Measure and melt butter; measure flour. Gather remaining ingredients.
Ensure yeast is alive and active (it should look foamy after several minutes; if not, you might have to replace it with fresh yeast). If the yeast looks good, add salt, aquafaba, melted butter, and flour to the bowl with the liquids. Stir (use the dough hook if using a mixer, the handle of a wooden spoon if doing it by hand) until well combined (a minute or so). Dough will be somewhat sticky.
Leave dough in bowl; cover with a plate or something to keep dough from drying out. Let rise in a warm place until doubled in size (about an hour and a half).
Once dough has risen, prepare large baking pan or sheet by coating well with non-dairy butter (you can make 12 large buns in a 9 x 13 pan, or 24 smaller rolls in a 13 x 18 half sheet pan). On a floured surface, punch down dough and divide into the appropriate number of pieces (I cut the ball into four equal pieces, then each of those into two, and each of those into three, to get 24 rolls). Form each piece into a tight ball by tucking the sides down and under until you have a smooth, seamless top.
Melt an additional 2 – 3 tablespoons of non-dairy butter and brush half of it across tops and sides of the rolls. Cover with a damp tea towel and set aside to rise until doubled (about 30 minutes).
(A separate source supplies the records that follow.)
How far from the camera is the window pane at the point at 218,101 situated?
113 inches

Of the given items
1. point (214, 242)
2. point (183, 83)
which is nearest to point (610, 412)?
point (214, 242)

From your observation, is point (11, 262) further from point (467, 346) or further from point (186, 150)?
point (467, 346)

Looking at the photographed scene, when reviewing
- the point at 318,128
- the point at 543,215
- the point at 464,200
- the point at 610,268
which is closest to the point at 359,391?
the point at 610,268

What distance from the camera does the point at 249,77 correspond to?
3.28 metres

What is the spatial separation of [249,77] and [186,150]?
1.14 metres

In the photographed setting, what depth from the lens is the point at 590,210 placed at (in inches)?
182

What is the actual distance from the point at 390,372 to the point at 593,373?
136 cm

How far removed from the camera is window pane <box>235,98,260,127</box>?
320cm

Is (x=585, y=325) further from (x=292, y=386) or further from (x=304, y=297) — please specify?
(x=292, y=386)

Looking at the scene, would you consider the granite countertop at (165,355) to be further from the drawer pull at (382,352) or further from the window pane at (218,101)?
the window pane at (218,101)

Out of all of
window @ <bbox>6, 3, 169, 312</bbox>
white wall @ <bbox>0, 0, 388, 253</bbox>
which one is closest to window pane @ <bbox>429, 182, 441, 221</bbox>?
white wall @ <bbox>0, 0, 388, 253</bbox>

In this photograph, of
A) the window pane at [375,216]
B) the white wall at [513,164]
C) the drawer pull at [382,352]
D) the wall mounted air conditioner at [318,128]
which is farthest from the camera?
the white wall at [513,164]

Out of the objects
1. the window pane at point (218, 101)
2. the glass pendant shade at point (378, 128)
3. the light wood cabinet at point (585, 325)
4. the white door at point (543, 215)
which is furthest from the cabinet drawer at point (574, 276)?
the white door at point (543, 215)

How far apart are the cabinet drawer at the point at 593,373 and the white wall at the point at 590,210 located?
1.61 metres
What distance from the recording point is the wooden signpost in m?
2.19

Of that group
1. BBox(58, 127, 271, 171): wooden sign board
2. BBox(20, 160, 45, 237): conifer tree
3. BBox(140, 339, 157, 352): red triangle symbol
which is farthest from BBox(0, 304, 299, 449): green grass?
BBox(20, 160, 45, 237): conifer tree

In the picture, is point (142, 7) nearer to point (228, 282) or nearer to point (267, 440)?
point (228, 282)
About 15 minutes before baking, preheat oven to 375 degrees F.
Once rolls have risen, remove towel, and bake rolls until golden, about 20 – 25 minutes.
Remove rolls from the oven, and immediately brush tops with another thin coating of butter. Slide onto cooling rack, and let cool slightly before serving.
These make excellent burger buns. Divide dough into 12 balls; space them evenly on a greased 11 x 17 baking sheet. Let rise 30 minutes or so. Brush tops with aquafaba, sprinkle with sesame seeds, and bake for about 20 minutes.